IMF forecasts moderate growth in Germany

The International Monetary Fund (IMF) expects Germany's pace of growth to remain steady, with private consumption set to be the chief driving force behind growth. Upon concluding what is known as an Article IV consultation with Germany, the IMF explained that fiscal expansion, the recent monetary stimulus and ever favourable energy prices should continue to offset the weakness in key trading partners.

Working together with member countries, the IMF performs annual consultations to review these countries' fiscal and economic policies. The legal basis for this is set out in Article IV of the IMF's Articles of Agreement.

Domestic consumption supporting growth

The IMF's Executive Board welcomed the increased contribution to German economic growth from domestic demand, which was supported by lower energy prices, rising wages, declining unemployment and accommodative fiscal and monetary policies. Furthermore, it stated that these developments would also continue to underpin growth in the period ahead.

Directors cited Germany's current account surplus, an aging population and refugee inflows as factors that posed challenges. Against this backdrop, the IMF recommended that Germany strengthen its potential growth and reduce its current account surplus. To this end, to the extent that there are fiscal resources available, Germany should boost investment and initiate growth-enhancing reforms. The IMF Executive Board emphasised that faster progress was essential, particularly on structural reform. It called for measures to promote the labour force participation of women, older workers and immigrants, as well as a reform of the taxation, pension and health systems.
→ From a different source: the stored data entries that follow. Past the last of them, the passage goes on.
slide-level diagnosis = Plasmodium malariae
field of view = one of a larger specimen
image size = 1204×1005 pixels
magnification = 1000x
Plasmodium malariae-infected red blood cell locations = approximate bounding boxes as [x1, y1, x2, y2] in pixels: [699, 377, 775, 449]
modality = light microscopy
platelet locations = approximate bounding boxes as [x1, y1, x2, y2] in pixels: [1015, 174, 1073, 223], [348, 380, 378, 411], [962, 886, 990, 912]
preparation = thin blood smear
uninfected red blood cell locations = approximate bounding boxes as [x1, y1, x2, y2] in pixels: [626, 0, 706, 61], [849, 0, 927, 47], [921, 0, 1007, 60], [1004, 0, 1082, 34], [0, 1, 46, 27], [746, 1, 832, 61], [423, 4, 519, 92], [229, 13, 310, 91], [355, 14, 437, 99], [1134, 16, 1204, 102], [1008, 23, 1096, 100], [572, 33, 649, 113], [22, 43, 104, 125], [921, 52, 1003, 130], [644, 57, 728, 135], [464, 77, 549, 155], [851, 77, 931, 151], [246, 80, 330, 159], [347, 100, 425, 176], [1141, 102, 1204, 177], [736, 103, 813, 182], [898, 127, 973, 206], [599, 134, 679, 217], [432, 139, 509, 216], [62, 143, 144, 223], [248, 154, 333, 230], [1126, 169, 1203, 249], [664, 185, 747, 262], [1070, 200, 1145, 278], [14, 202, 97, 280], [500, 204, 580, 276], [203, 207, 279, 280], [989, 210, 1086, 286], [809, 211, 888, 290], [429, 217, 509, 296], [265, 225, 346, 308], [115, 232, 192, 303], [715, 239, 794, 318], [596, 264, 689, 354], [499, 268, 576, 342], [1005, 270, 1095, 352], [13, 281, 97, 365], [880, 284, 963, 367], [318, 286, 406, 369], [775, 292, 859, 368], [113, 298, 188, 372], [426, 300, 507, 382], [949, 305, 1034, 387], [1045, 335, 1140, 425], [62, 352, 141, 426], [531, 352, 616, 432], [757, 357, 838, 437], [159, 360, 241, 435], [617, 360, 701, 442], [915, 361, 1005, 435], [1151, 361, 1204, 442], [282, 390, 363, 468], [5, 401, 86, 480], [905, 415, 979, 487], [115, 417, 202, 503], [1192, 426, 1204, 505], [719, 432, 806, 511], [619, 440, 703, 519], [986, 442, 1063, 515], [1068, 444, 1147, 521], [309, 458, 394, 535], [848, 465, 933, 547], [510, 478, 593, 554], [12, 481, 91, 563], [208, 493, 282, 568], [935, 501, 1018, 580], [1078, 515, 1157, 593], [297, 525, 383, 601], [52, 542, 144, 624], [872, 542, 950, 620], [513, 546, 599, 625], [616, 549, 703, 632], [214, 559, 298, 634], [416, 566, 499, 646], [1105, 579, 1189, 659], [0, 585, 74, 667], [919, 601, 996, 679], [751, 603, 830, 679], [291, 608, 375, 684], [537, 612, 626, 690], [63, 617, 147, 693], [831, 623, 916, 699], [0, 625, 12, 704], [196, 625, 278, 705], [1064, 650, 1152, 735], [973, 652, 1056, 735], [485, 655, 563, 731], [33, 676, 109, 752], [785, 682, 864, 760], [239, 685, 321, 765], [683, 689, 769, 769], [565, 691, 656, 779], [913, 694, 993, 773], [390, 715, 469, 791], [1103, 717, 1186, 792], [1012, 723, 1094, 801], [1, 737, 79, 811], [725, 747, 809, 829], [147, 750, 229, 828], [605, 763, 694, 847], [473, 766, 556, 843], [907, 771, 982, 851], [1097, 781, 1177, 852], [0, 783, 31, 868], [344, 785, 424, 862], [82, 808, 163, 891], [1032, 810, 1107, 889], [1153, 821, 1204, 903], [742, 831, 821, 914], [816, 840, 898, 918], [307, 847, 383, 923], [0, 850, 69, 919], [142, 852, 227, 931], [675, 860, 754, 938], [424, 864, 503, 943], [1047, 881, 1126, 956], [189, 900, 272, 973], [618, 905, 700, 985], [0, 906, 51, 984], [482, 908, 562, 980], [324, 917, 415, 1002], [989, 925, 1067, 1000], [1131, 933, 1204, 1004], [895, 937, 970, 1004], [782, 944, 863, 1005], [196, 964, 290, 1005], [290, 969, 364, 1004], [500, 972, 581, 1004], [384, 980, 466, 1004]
According to the IMF's projections, German gross domestic product will grow in real terms by 1.7% this year and 1.5% in 2017. Moreover, IMF economists anticipate a small positive output gap for 2016, which, together with the effects of recent Eurosystem monetary policy measures, should push up both core and headline inflation. In the medium term, the IMF also forecasts a rise in inflation to just under 2%, which is also in line with the European Central Bank's definition of price stability.

However, the economists emphasised that this forecast does not yet reflect the economic impact of the United Kingdom's pending exit from the European Union. The IMF therefore announced when the report was unveiled that it was considering revising Germany's economic forecast downwards.

Resilient financial system, but credit institutions under pressure

IMF economists assessed the stability of the German financial system in a separate report. The IMF painted a picture of a well-established German financial system that, despite the existence of vulnerabilities, is both stable and resilient overall. Despite banks having a sound capital base, the IMF believes that the banking sector faces a series of challenges that could lead to reduced profitability, including the low interest rate level, high operating costs and new regulatory requirements. According to IMF economists, these developments require credit institutions to make changes to their business models. Additionally, they recommended closely observing property price developments and lending.

Germany's IMF rights and duties are fulfilled jointly by the Bundesbank and the Federal Ministry of Finance. It cooperates with the IMF in its surveillance of German economic and fiscal policy in the context of Article IV consultations. At the end of the Article IV consultation process, the report's analyses and economic policy recommendations are discussed by the IMF Executive Board.